Data items
----------
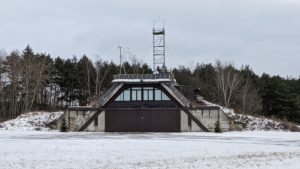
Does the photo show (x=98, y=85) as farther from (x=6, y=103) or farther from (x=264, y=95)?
(x=264, y=95)

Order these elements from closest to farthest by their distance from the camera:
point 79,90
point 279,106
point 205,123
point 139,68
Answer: point 205,123 → point 279,106 → point 79,90 → point 139,68

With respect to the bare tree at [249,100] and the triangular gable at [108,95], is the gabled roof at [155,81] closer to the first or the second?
the triangular gable at [108,95]

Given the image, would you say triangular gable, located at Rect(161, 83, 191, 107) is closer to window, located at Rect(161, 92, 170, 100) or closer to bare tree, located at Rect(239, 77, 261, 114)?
window, located at Rect(161, 92, 170, 100)

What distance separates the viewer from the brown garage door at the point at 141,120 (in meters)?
51.2

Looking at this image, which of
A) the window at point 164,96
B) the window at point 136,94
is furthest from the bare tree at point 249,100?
the window at point 136,94

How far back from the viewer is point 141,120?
51.6 meters

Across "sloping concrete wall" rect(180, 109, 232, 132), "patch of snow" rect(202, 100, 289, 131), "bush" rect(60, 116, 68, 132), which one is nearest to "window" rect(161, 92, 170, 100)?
"sloping concrete wall" rect(180, 109, 232, 132)

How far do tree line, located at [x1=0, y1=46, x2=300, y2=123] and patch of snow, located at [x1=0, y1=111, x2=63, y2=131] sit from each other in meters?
12.7

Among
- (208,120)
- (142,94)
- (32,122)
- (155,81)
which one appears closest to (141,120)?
(142,94)

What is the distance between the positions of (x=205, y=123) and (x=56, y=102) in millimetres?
40605

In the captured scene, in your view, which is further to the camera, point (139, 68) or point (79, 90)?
point (139, 68)

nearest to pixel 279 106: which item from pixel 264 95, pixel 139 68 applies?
pixel 264 95

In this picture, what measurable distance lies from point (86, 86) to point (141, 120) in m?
28.0

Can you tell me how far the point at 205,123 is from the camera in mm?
50438
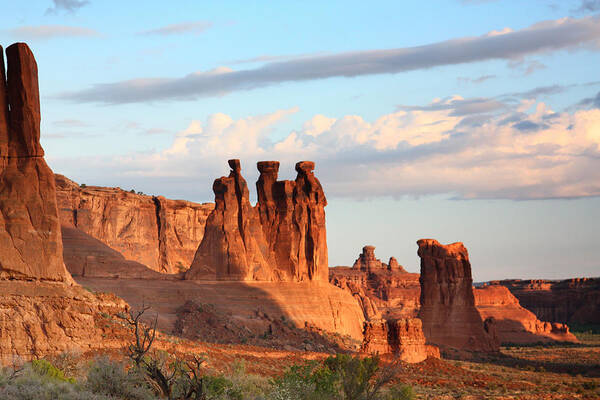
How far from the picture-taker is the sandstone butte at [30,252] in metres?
33.5

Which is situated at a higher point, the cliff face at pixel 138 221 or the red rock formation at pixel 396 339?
the cliff face at pixel 138 221

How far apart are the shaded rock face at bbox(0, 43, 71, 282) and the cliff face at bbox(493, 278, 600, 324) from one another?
13324 centimetres

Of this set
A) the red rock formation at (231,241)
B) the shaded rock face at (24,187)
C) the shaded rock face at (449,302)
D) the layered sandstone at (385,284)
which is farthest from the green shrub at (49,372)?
the layered sandstone at (385,284)

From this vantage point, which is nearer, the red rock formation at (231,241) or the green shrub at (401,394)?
the green shrub at (401,394)

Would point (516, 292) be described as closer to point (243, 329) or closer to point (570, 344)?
point (570, 344)

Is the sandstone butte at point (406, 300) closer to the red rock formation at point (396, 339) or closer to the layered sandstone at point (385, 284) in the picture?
the layered sandstone at point (385, 284)

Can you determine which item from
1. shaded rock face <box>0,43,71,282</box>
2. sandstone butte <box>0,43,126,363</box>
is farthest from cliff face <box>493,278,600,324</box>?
shaded rock face <box>0,43,71,282</box>

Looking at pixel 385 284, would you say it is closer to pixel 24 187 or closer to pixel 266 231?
pixel 266 231

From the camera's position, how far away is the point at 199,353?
4000 cm

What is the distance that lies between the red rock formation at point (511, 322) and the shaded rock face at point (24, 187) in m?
89.0

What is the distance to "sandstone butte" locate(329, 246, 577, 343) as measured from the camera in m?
119

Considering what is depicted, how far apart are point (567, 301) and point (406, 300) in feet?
103

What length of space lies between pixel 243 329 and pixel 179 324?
6202 millimetres

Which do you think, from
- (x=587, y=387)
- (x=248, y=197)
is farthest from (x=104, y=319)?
(x=248, y=197)
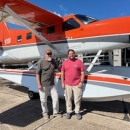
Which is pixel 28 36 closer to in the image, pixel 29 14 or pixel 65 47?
pixel 29 14

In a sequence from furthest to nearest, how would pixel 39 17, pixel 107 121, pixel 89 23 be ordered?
pixel 39 17 → pixel 89 23 → pixel 107 121

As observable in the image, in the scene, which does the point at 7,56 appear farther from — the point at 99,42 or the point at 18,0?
the point at 99,42

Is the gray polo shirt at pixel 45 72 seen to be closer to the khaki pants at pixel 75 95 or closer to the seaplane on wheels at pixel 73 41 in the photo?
the khaki pants at pixel 75 95

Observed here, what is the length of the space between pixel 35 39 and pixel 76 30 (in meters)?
1.78

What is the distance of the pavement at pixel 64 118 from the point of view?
3619 mm

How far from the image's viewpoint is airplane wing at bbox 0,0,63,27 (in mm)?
4965

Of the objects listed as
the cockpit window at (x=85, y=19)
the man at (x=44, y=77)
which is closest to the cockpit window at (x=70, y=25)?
the cockpit window at (x=85, y=19)

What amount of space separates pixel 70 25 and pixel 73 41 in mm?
531

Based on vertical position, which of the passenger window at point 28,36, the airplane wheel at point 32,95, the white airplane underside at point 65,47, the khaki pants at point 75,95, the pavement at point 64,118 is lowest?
the pavement at point 64,118

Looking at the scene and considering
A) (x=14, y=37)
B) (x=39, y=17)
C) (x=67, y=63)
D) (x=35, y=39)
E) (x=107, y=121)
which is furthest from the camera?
(x=14, y=37)

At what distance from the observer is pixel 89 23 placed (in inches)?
209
----------
Your instructions ▸ Copy the lines from the records verbatim, starting at the line containing "Order these elements" and ending at the line containing "Answer: point 205,123", with both of those lines included.

Solved exercise ▸
Order these elements from closest to farthest by their distance from the camera:
point 79,90
point 279,106
point 205,123
point 139,68
Answer: point 205,123 → point 279,106 → point 79,90 → point 139,68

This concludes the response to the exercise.